TASK DESCRIPTION: The response should repeat word for word every line below from the one with "Wide-Leg Blue Denim" to the one with "Amazon Hot Sale", inclusive, and nothing else; leave pictures out.

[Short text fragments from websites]
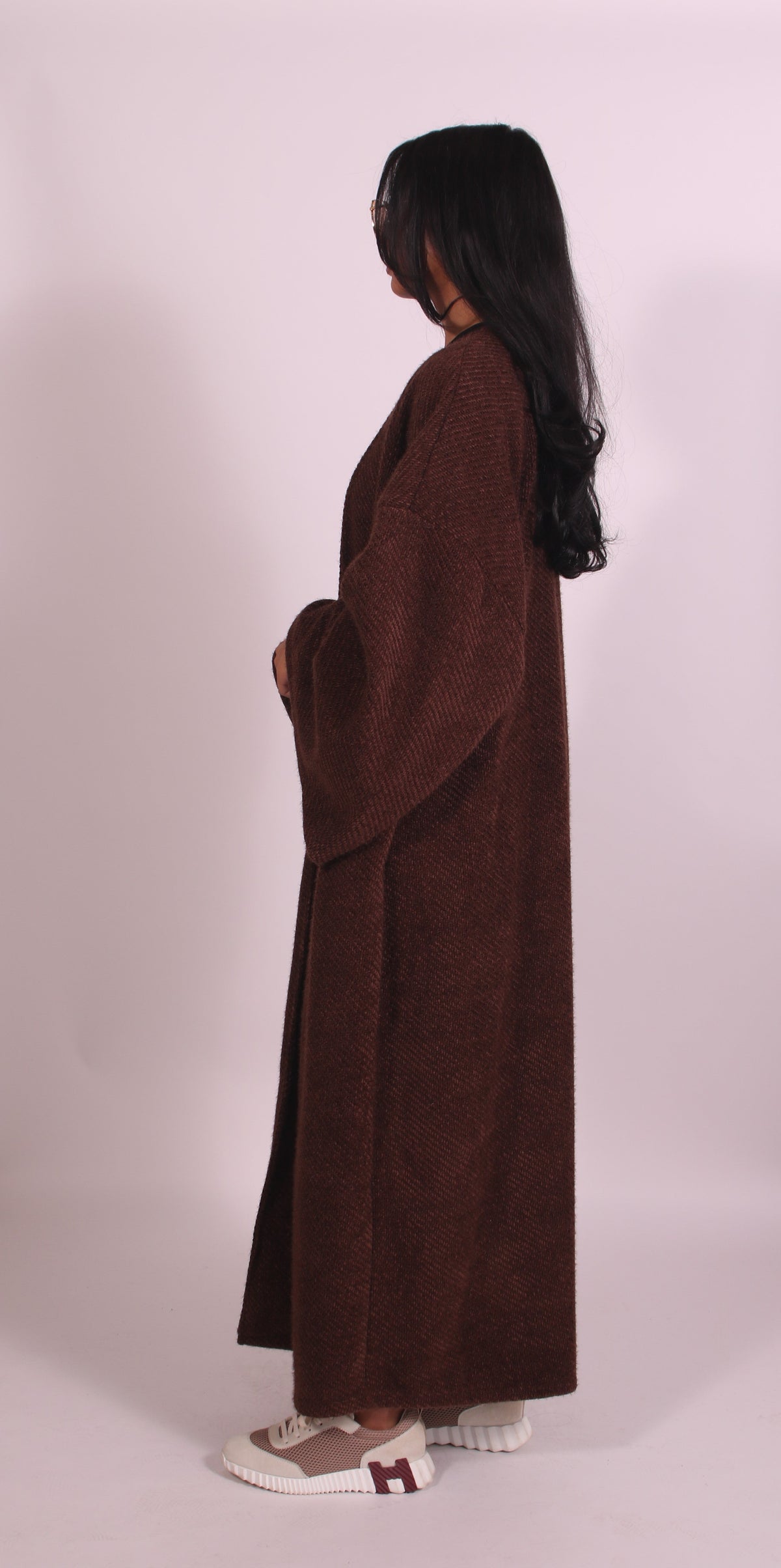 Women's Brown Open Front Longline Coat - Brown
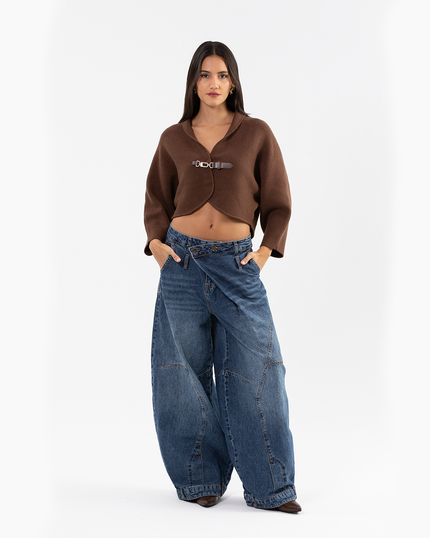 Wide-Leg Blue Denim Jeans with Asymmetric Waistband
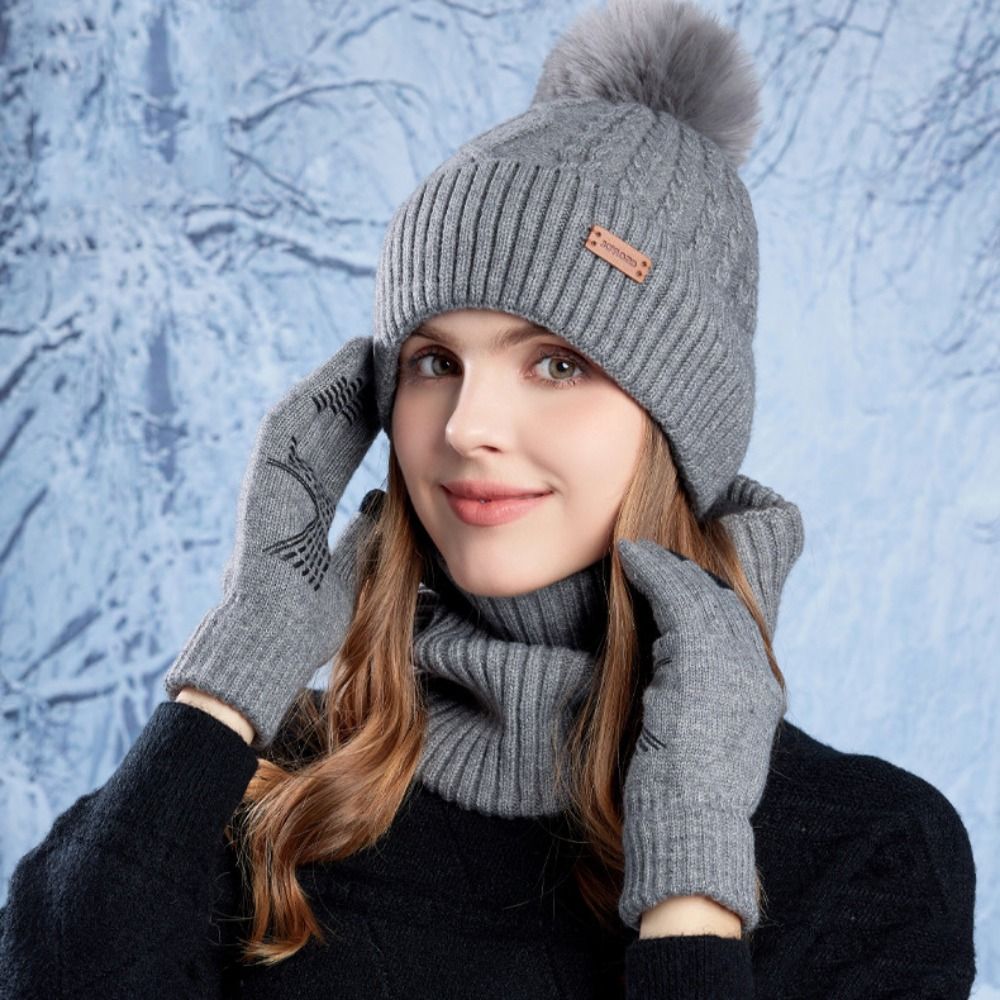 3pcs Hiking Solid Color Hat Sc - Wool Glove Lined recensione e prezzo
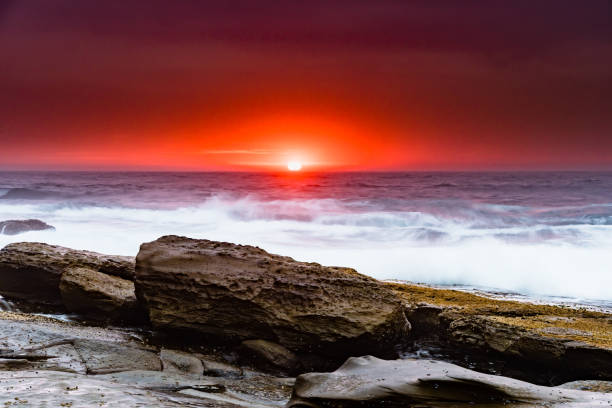 Moody Sunrise Rocky Seascape from The Skillion at Terrigal on the Central Coast, NSW, Australia.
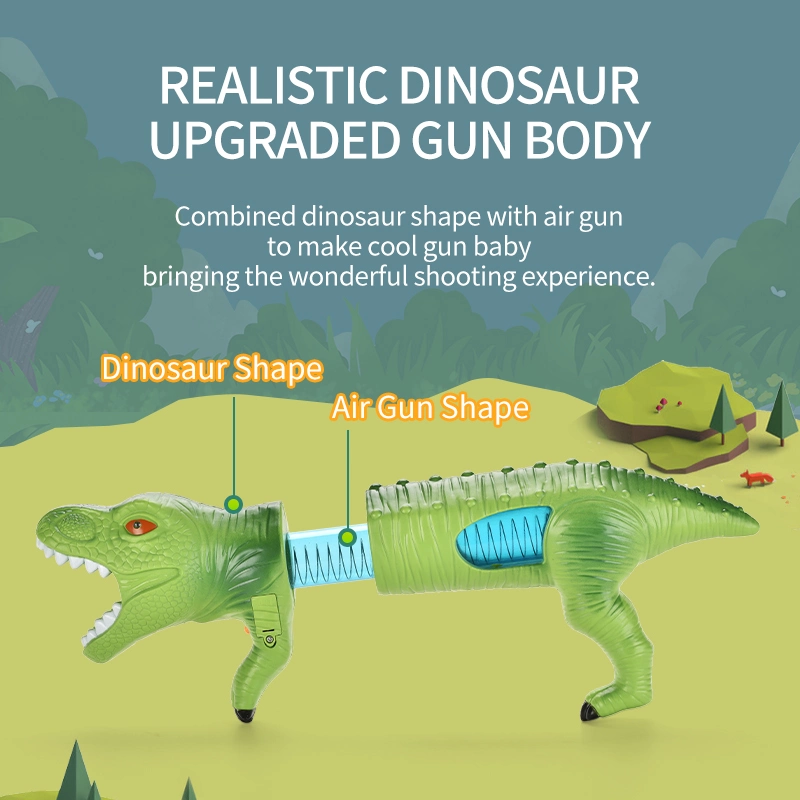 Amazon Hot Sale 2in1 Dinosaur Gun Shoots EVA Soft Balls & Foam Darts Dinosaur Soft Air Gun Shooting Game Power Air Toy Guns Boys Soft Air Gun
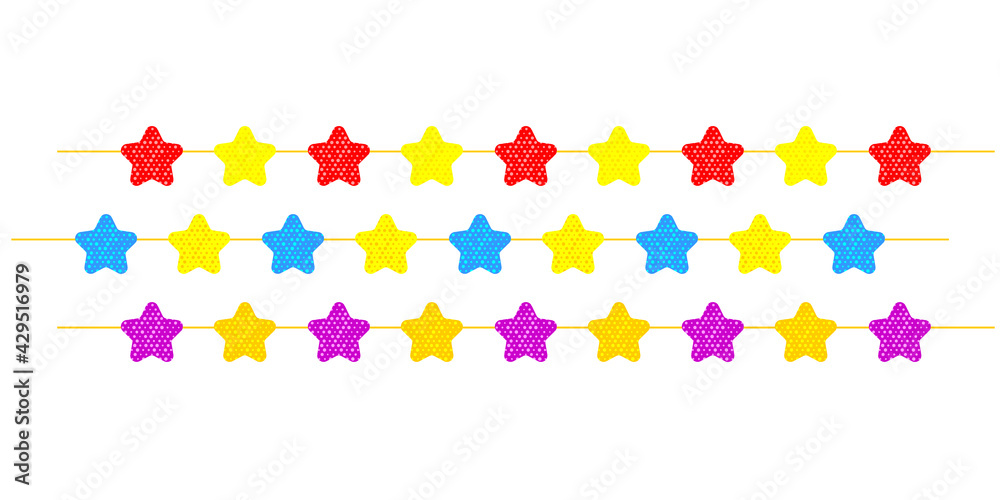 Garland of colored stars-gold, blue, red . Thread with ornaments. A holiday attribute. Vector Garland of colored stars-gold, blue, red . Thread with ornaments. A holiday attribute. Vector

SOLVED EXERCISE:
 Wide-Leg Blue Denim Jeans with Asymmetric Waistband
 3pcs Hiking Solid Color Hat Sc - Wool Glove Lined recensione e prezzo
 Moody Sunrise Rocky Seascape from The Skillion at Terrigal on the Central Coast, NSW, Australia.
 Amazon Hot Sale 2in1 Dinosaur Gun Shoots EVA Soft Balls & Foam Darts Dinosaur Soft Air Gun Shooting Game Power Air Toy Guns Boys Soft Air Gun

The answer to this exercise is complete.